▶ WORK TO DO:
Continue the passage on inflation and central bank policy, starting after its final sentence.

Hypothesis 3: If you step toward creating a financial system that supports production, you will see that this will reduce inflation along with unemployment and lead to a permanent improvement in the current account deficit.

Hypothesis 4: If you start to get out of being a slave of neoliberal fallacies, then you will both theoretically and practically understand that the central bank cannot target interest and exchange rates and hence inflation. Nothing will happen if the central bank abandons covered currency targeting. Thus, the country will get rid of the confusion that inflation will emerge as a result of the high exchange rate and believe that they have to increase interest rates for the exchange rate, inflation and everything else.

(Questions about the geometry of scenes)
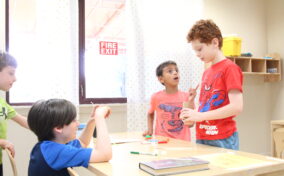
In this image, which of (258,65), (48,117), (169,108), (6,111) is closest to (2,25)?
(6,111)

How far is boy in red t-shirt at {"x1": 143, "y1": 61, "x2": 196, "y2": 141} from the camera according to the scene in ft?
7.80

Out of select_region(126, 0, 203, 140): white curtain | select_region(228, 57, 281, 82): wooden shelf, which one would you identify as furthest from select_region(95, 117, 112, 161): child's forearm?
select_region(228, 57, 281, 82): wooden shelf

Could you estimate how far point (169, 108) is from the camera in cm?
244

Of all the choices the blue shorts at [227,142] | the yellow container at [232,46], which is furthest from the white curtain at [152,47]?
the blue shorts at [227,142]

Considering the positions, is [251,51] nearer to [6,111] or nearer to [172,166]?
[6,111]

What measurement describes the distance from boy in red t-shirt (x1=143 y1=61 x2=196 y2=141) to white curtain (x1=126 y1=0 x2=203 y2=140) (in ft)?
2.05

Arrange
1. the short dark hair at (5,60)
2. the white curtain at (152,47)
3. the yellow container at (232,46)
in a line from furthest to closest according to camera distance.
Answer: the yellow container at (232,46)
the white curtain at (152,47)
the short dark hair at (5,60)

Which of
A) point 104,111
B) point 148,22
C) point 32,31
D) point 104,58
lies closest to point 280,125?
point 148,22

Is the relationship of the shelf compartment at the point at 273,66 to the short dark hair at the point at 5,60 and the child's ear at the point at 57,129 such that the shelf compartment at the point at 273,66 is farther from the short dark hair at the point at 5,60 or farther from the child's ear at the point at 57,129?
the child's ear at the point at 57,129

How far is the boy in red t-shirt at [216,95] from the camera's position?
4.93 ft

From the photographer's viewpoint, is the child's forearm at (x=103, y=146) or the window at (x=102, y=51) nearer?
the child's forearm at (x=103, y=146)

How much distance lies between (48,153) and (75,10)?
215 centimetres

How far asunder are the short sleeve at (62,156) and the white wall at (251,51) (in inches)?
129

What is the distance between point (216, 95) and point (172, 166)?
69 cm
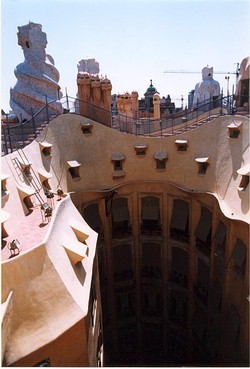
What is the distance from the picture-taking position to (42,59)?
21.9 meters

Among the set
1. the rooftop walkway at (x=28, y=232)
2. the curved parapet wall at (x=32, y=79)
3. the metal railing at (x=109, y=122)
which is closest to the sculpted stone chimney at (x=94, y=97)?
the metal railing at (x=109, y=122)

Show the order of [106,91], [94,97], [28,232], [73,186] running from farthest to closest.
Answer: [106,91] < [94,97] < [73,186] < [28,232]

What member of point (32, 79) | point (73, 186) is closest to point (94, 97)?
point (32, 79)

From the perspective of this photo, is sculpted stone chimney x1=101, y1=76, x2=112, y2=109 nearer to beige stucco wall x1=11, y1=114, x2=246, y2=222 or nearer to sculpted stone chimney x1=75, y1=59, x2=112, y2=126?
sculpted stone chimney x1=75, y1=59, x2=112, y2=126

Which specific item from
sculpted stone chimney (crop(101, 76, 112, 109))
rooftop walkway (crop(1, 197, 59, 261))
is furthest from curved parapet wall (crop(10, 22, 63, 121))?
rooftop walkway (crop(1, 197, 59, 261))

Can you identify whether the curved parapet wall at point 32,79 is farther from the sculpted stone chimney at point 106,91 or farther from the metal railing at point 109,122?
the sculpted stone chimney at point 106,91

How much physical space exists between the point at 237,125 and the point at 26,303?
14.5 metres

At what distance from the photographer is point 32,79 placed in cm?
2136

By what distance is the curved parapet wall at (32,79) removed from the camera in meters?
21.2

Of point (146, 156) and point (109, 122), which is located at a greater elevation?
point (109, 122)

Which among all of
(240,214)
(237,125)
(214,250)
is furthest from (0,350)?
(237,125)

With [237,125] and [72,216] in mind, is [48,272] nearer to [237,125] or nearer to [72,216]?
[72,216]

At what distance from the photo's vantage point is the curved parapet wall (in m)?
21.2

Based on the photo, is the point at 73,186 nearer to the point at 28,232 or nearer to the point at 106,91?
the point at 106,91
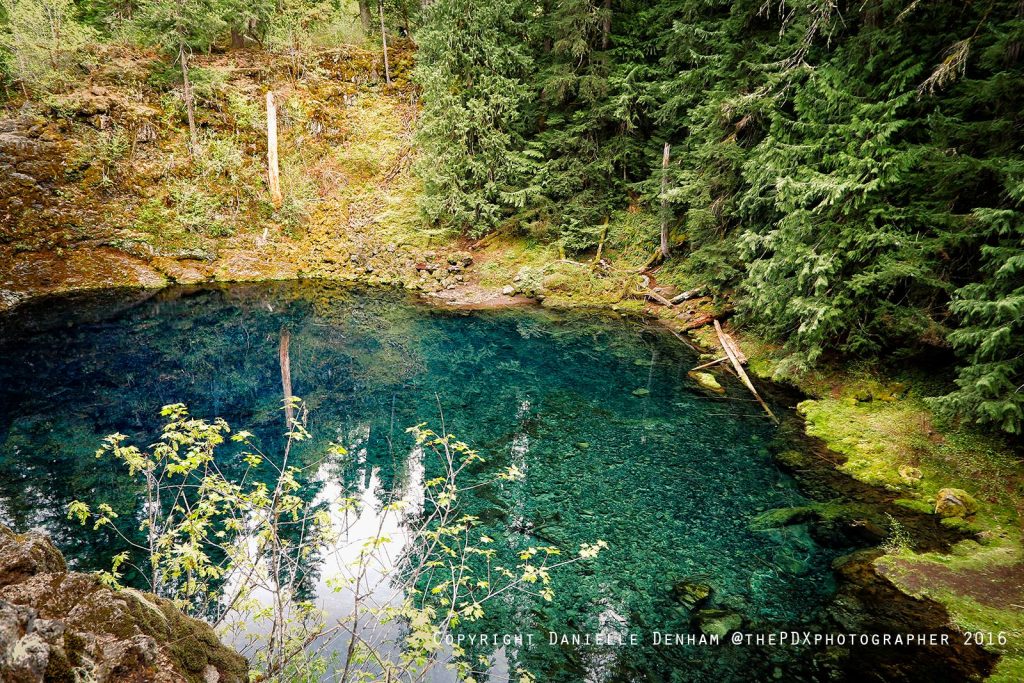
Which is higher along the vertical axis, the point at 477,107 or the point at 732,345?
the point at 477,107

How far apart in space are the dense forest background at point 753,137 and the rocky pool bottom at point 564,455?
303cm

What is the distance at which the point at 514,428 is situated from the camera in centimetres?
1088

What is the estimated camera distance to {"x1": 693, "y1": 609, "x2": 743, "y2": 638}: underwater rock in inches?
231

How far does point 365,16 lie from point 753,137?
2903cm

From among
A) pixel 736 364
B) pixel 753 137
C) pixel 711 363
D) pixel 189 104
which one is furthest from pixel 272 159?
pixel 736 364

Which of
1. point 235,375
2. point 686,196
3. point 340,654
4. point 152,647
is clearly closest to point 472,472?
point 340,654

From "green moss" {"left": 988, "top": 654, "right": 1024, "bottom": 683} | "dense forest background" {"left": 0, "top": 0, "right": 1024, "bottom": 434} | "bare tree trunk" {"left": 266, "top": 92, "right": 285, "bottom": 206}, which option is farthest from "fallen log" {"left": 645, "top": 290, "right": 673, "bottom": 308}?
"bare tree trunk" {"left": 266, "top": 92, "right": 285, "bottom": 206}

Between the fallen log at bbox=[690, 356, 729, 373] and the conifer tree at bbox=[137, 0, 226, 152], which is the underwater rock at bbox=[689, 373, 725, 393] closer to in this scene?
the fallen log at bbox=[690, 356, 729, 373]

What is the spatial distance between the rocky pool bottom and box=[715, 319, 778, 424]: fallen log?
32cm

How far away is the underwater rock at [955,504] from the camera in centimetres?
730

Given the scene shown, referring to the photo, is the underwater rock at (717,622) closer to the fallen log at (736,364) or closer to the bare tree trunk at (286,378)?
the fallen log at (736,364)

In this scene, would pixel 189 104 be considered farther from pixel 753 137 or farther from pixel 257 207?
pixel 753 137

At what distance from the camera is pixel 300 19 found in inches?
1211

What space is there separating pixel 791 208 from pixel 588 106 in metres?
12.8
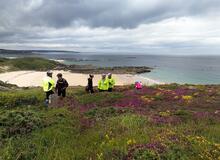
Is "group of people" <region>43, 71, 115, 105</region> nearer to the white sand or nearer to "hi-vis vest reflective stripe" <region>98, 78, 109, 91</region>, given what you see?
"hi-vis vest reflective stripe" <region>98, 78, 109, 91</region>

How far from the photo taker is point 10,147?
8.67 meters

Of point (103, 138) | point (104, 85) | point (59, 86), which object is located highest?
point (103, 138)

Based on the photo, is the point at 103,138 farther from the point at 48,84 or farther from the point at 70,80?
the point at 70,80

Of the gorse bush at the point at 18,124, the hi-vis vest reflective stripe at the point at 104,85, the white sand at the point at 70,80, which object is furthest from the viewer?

▶ REPLY:
Hypothesis 5: Increasing production and the industry's efforts to increase its market share in global competition and to compete will boost technology efficiency against labor productivity. Profits will rise while wages and general prosperity will increase. This in return will prevent tax inspectors from plucking the geese by indirectly imposing consumption taxes. So, big earners will pay higher taxes and small earners will pay lower taxes. The budget improves in a healthy way and the country does not transfer funds to abroad with interests.

Consequently, we proved all these hypotheses in 2017 with the implementation of the CGF and many production-oriented reforms. In other words, these are no longer hypotheses, but theses. In this context, Turkey will continue to grow inclusively and steadily by enacting more production and market-friendly reforms in 2018.